Critique de livre : « Burma Sahib », de Paul Theroux
George Orwell est mort de la tuberculose en 1950, à l’âge de 46 ans. Pourtant, aujourd’hui, plus de 70 ans plus tard, son ombre reste aussi sombre et bien définie que jamais, en particulier en Grande-Bretagne, où il est enrôlé et cité comme une autorité aussi souvent que jamais. Shakespeare, Winston Churchill ou la Bible. Le mot « orwellien » est aussi omniprésent que « kafkaïen ». Ses deux romans-allégories dystopiques – « Animal Farm » et « 1984 » – se sont vendus par millions dans le monde.

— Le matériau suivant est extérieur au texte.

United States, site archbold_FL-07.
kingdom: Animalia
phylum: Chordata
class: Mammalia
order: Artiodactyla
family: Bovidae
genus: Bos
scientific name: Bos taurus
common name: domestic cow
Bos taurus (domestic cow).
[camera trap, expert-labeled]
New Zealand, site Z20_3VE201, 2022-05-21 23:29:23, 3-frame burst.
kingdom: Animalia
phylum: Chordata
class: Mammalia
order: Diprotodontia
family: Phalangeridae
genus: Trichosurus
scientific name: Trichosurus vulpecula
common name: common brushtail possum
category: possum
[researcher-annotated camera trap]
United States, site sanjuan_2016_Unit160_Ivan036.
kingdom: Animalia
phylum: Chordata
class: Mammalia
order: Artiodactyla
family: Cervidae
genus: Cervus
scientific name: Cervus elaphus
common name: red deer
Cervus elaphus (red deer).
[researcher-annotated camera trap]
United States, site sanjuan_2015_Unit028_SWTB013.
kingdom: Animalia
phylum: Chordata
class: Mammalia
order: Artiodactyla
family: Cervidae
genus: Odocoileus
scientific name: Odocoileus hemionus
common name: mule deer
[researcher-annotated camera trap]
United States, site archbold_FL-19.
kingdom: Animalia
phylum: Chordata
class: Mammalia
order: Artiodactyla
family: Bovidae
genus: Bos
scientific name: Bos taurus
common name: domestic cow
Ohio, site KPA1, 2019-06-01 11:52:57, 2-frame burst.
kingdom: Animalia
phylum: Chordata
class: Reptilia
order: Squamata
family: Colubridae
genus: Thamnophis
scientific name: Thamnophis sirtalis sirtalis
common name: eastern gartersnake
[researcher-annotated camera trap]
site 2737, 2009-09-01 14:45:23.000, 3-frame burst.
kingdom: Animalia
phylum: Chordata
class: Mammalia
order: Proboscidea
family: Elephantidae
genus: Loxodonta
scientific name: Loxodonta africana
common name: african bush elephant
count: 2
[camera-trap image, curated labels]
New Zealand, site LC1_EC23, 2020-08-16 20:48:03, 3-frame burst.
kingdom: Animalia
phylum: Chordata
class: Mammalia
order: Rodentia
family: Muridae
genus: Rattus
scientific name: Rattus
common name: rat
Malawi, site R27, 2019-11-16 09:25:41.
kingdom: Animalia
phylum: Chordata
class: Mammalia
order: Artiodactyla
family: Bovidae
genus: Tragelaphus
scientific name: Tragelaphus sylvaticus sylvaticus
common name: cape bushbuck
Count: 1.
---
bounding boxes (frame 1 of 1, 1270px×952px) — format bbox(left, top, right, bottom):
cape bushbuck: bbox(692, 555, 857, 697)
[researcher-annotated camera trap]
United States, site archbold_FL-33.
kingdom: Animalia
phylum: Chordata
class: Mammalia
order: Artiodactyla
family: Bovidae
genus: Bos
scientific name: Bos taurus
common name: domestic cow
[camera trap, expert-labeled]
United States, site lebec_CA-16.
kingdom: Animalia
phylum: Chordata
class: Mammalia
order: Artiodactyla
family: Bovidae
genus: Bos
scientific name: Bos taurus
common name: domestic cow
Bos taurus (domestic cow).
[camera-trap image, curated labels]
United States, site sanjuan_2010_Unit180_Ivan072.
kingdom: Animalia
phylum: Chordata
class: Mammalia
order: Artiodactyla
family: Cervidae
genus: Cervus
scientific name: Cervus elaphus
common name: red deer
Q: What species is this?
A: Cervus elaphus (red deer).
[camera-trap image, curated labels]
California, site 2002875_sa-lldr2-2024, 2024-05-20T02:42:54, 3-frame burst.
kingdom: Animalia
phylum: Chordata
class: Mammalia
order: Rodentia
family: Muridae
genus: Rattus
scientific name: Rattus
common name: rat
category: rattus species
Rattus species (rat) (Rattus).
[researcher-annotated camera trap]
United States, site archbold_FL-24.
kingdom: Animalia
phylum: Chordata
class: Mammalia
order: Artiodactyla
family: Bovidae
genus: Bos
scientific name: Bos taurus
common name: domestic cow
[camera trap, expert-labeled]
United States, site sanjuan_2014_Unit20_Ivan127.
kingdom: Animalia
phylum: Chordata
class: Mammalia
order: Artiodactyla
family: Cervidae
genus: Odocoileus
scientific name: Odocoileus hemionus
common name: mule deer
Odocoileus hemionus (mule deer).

L’influence d’Orwell s’étend bien au-delà de sa réputation littéraire. Il est devenu une sorte d’intellectuel public à titre posthume, et il est difficile d’imaginer d’autres figures littéraires qui aient la même importance qu’un sage et un voyant. Albert Camus, peut-être ? Henry David Thoreau? Walt Whitman? Tolstoï ? Quoi qu’il en soit, l’industrie Orwell est florissante. Presque tout ce qu’Orwell a écrit semble être imprimé. Les biographies de l’homme abondent.
Mais il y a un domaine de sa vie qui est relativement inexploré et plein de lacunes déconcertantes, pour ne pas dire de mystère. En 1922, un homme de 19 ans nommé Eric Blair, fraîchement sorti de son école privée d’élite, Eton College, s’est rendu dans ce qui était alors la colonie britannique de Birmanie (aujourd’hui Myanmar) pour suivre une formation et travailler comme officier de police coloniale. comme le faisaient de nombreux Anglais de la classe moyenne à l’époque où il était plus facile d’obtenir un emploi dans les colonies qu’un emploi à la maison. Il lui restait encore plusieurs années à devenir « George Orwell » en adoptant le nom de plume qui porterait son héritage.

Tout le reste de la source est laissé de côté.